Jeśli interesuje Was historia pisma i książki, chcecie dowiedzieć się jak powstała współczesna forma książek, zachęcamy do przeczytania fragmentu tekstu M. Iljin pod tytułem "Czarno na białym"
Czy wydrukowano ją, czy też odręcznie napisano? Czy była zrobiona z papieru, czy z jakiegoś innego materiału? W jakiej bibliotece można ja znaleźć, jeśli dotychczas istnieje?
Pierwsza książka rozpadła się w proch wiele tysięcy lat temu. W niczym nie przypominała naszych książek. Miała ręce i nogi, nie leżała nigdy na półce, umiała mówić a nawet śpiewać. Była to żywa książka, człowiek – książka.
W owych czasach, gdy ludzie nie umieli jeszcze ani czytać, ani pisać, gdy nie znali liter ani papieru, atramentu ani piór, to stare podania, prawa i wierzenia, zamiast na półkach bibliotecznych, przechowywano w pamięci ludzkiej. Ludzie umierali, a podania zostawały. Przekazywane z ust do ust pomału się zmieniały. Coś niecoś do nich przybywało, coś niecoś ubywało. Te opowieści snuł bajarz (czyli rapsod) przy dźwiękach instrumentu, najczęściej liry.
Z czasem ludzie zaczęli poszukiwać sposobu, aby móc przechowywać informacje i przesyłać wiadomości. Z początku rysowali zamiast pisać. Najpierw rysowali na skałach czy w grotach, potem na kamiennych płytach. Długimi szeregami, jak litery w książce, wykuwali węże, sowy, gęsi, ludzi, a pośrodku nich różne figury geometryczne: kwadraty, trójkąty, koła. I ta właśnie kamienna książka jest najtrwalszą książką na świecie.
Kamienne książki były jednak ciężkie i niewygodne. Ale nawet nie to stanowiło ich główna wadę. Najgorsze było rycie liter. Trwały więc nieustanne poszukiwania wygodniejszego, lecz równie trwałego sposobu zapisywania informacji.
Posłużono się w tym celu gliną. Sporządzono z niej grubą tabliczkę, na której pisarz kreślił znaki trójboczną, zaostrzoną pałeczką. Aby tabliczka stała się trwalsza, po napisaniu oddawano ją garncarzowi do wypalenia.
Z czasem zaczęto poszukiwać czegoś, czego można by używać dłużej, a nie jednorazowo. I wymyślono tabliczki woskowe. Robiono je z deseczek obwiedzionych drewniana ramką, wypełnionych woskiem. Do pisania na tabliczkach służyła pałeczka stalowa (styl) – na jednym końcu zaostrzona, a na drugim zaokrąglona. Ostrym końcem pisało się – lub raczej wydrapywało – litery na wosku, a tępym zacierało to, co już nie było potrzebne.
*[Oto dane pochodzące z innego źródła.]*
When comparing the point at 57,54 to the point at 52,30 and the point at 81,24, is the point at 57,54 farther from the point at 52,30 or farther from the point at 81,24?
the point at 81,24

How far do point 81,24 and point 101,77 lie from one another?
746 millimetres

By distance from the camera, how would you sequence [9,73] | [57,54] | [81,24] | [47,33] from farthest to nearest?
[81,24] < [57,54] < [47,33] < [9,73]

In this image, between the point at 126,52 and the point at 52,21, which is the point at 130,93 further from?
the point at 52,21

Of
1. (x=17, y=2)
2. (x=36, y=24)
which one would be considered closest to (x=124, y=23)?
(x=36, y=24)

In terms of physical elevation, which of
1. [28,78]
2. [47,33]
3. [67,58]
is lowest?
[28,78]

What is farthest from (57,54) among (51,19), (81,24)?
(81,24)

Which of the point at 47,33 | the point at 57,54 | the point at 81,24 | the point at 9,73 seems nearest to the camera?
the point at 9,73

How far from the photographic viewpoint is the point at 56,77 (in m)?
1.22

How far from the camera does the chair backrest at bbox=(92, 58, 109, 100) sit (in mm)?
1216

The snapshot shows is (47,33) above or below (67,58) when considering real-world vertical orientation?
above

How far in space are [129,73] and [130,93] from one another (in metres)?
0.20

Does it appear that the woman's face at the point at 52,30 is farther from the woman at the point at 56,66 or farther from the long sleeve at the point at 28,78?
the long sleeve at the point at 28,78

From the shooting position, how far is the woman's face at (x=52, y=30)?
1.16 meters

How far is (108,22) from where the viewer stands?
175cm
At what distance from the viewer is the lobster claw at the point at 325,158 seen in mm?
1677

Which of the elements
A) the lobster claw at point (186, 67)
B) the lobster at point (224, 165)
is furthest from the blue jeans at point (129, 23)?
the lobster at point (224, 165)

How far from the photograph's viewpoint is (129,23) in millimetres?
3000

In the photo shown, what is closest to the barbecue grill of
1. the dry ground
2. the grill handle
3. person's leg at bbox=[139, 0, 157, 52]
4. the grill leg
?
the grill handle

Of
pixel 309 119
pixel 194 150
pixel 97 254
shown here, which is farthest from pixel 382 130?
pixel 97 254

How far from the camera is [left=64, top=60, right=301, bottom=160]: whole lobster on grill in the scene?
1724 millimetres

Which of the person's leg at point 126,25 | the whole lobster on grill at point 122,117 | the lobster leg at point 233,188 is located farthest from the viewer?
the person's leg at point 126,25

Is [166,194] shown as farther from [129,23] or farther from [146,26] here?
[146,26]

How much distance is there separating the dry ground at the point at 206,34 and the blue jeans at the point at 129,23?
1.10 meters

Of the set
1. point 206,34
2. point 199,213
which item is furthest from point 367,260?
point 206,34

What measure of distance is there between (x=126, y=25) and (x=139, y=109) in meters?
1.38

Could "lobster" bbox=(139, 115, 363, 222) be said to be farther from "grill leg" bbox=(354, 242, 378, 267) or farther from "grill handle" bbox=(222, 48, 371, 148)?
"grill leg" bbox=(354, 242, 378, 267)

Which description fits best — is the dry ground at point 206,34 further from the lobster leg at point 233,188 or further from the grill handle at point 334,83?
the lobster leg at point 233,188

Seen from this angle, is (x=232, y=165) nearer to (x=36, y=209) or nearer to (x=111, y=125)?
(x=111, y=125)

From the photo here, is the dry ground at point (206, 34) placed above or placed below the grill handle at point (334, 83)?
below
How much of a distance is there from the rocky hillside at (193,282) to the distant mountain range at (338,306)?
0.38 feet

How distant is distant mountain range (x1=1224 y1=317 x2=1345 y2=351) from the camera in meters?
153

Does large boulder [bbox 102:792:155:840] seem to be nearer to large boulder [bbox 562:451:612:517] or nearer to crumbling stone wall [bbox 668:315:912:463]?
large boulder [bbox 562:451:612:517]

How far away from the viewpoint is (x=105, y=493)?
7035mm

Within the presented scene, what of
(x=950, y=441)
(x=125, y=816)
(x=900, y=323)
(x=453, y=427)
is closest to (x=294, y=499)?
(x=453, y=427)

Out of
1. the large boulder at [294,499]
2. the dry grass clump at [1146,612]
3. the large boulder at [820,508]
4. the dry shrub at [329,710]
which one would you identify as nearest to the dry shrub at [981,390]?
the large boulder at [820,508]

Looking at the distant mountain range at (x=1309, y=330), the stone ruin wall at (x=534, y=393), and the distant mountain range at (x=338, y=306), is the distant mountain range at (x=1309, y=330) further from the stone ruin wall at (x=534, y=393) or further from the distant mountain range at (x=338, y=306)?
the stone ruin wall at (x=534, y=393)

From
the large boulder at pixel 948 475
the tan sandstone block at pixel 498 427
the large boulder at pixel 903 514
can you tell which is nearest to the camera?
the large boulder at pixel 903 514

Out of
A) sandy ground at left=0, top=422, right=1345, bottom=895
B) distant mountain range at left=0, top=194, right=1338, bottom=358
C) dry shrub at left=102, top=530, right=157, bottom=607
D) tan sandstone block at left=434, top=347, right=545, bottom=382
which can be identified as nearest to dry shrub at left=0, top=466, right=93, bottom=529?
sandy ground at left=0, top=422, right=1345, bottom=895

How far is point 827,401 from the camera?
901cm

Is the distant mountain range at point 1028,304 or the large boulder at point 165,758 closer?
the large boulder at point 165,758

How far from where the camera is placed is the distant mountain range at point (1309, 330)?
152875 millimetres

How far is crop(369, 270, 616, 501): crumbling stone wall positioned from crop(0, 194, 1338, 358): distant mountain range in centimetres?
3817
Gliniana czy woskowa tabliczka wydaje się nam dość dziwna, ale czy nie dziwniejsza książka wymyśloną przez starożytnych Egipcjan? Wyobraźcie sobie długą, długą wstęgę, sporządzoną jak gdyby z papieru. Pod światło i w dotyku wydaje się, że ten papier spleciony jest z mnóstwa wąziutkich pasemek krzyżujących się między sobą. Sporządzono go z papirusu, rośliny rosnącej nad brzegami Nilu. Gotowe arkusze sklejano w długie wstęgi, a te w zwoje. Na papirusie pisano atramentem za pomocą trzcinowego pióra. Atrament można było łatwo zmyć gąbką.
Jeszcze w czasach, gdy papirus był w powszechnym użyciu, zaczęto produkować pergamin, nowy dobry materiał piśmienny. Produkowano go z odpowiednio przygotowanej (wyprawionej i oczyszczonej) skóry – owczej, jagnięcej lub koźlęcej. Pergamin pod wieloma względami okazał się lepszy od papirusu. Dawał się z łatwością krajać, bez obawy, że rozsypie się w szereg części, że złamie się przy zginaniu. W ten oto sposób powstała pierwsza prawdziwa książka – w formie kodeksu. Na pergaminie pisano trzcinowym lub ptasim piórem, zaostrzonym i rozdwojonym na końcu. Do pisania używano trwałego atramentu, który wgryzał się w skórę tak mocno, że nie można go było z niej zmyć.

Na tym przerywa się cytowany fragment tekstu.